*** Opening of DATA ***

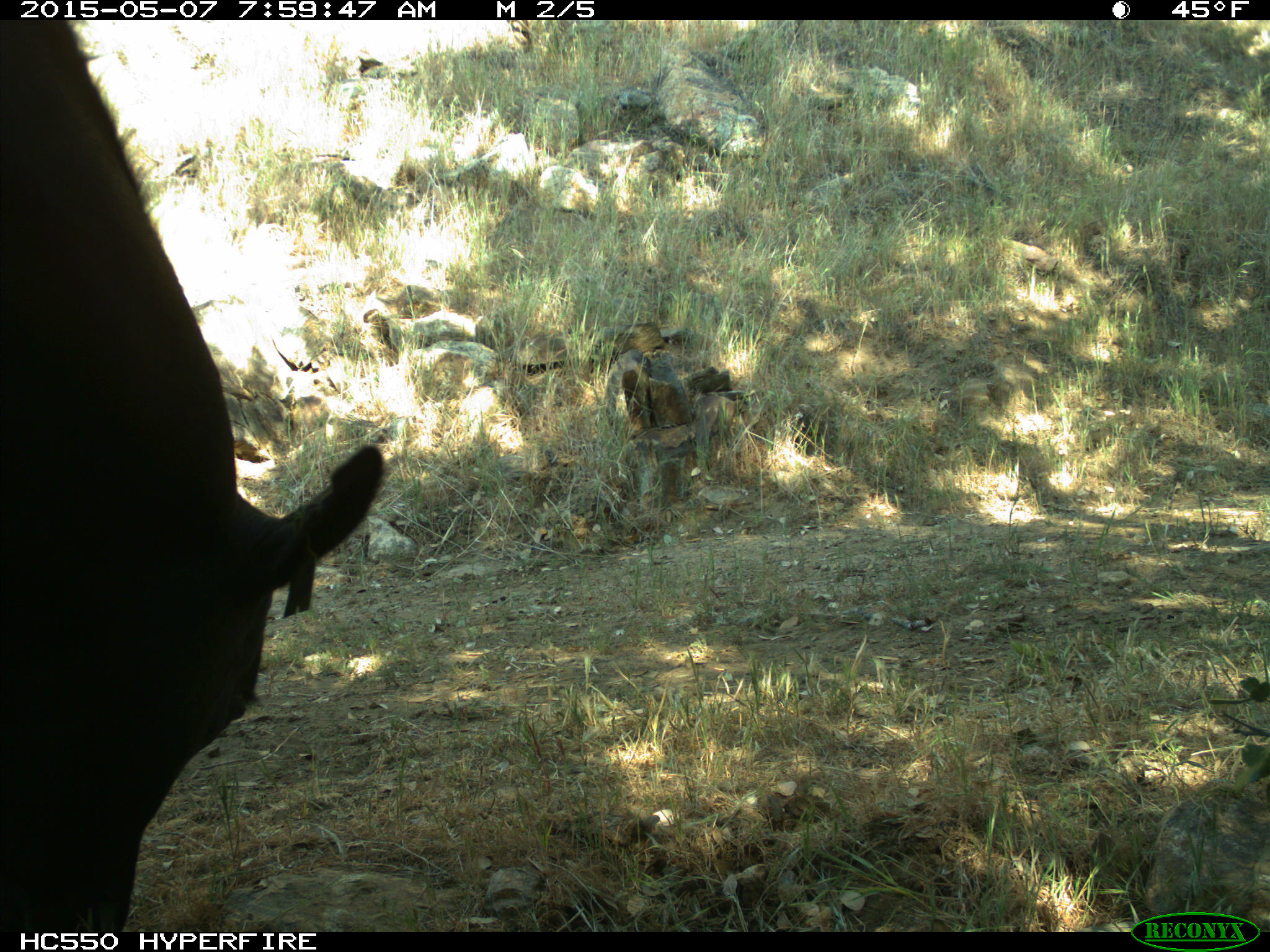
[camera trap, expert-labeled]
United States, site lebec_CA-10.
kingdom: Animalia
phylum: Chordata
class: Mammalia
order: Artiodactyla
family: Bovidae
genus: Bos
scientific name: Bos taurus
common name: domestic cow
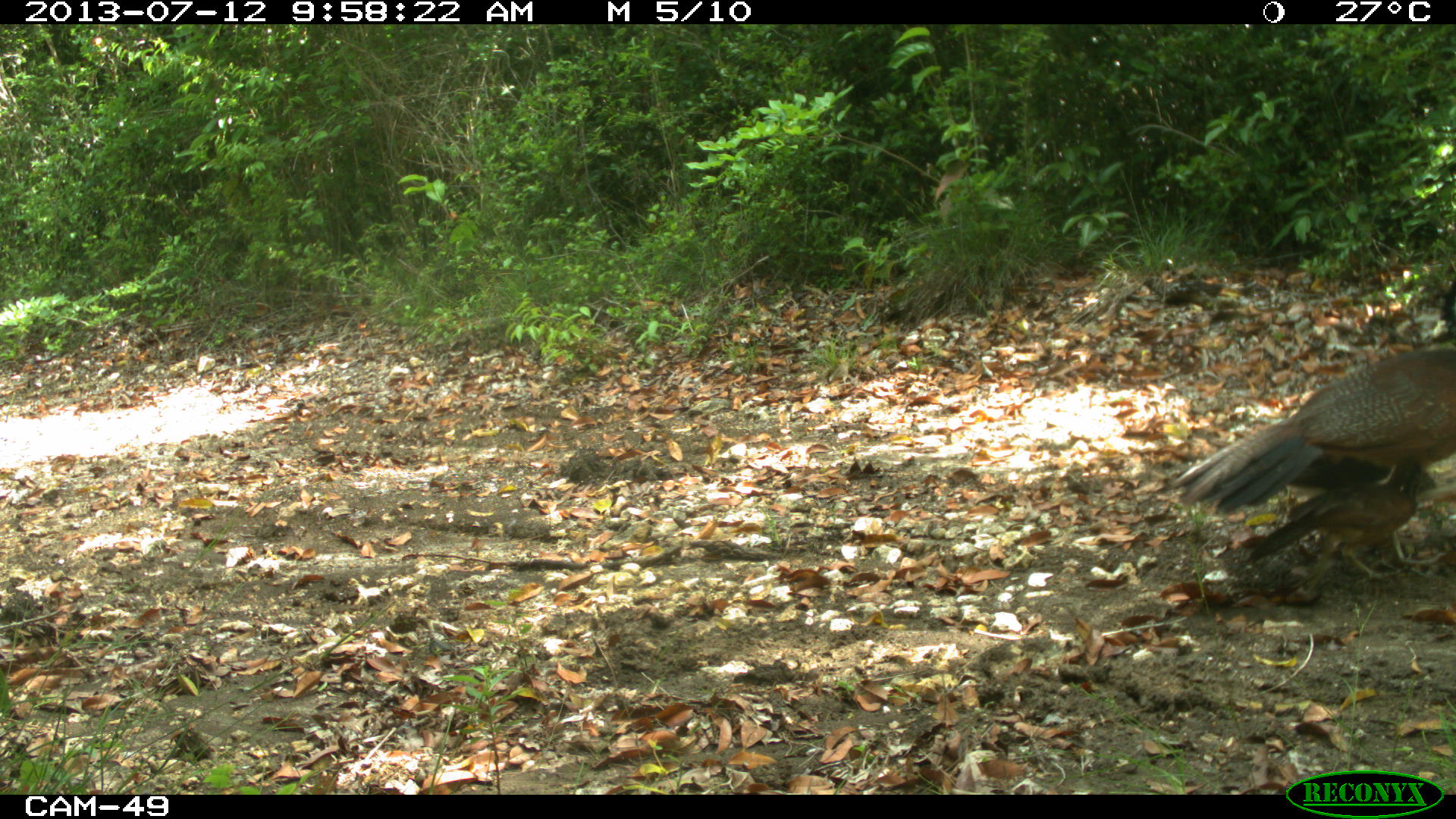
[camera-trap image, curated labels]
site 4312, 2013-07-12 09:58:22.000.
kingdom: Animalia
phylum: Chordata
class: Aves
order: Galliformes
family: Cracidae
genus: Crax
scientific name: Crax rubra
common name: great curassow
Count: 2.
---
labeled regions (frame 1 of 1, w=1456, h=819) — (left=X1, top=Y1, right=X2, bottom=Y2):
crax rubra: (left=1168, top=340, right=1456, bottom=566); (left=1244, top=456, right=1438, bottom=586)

*** Close of DATA ***

Please leave out the pictures as you reproduce the lines exactly, from the first line of the entries through the line containing "class: Aves".

### REPLY
[camera trap, expert-labeled]
United States, site lebec_CA-10.
kingdom: Animalia
phylum: Chordata
class: Mammalia
order: Artiodactyla
family: Bovidae
genus: Bos
scientific name: Bos taurus
common name: domestic cow
[camera-trap image, curated labels]
site 4312, 2013-07-12 09:58:22.000.
kingdom: Animalia
phylum: Chordata
class: Aves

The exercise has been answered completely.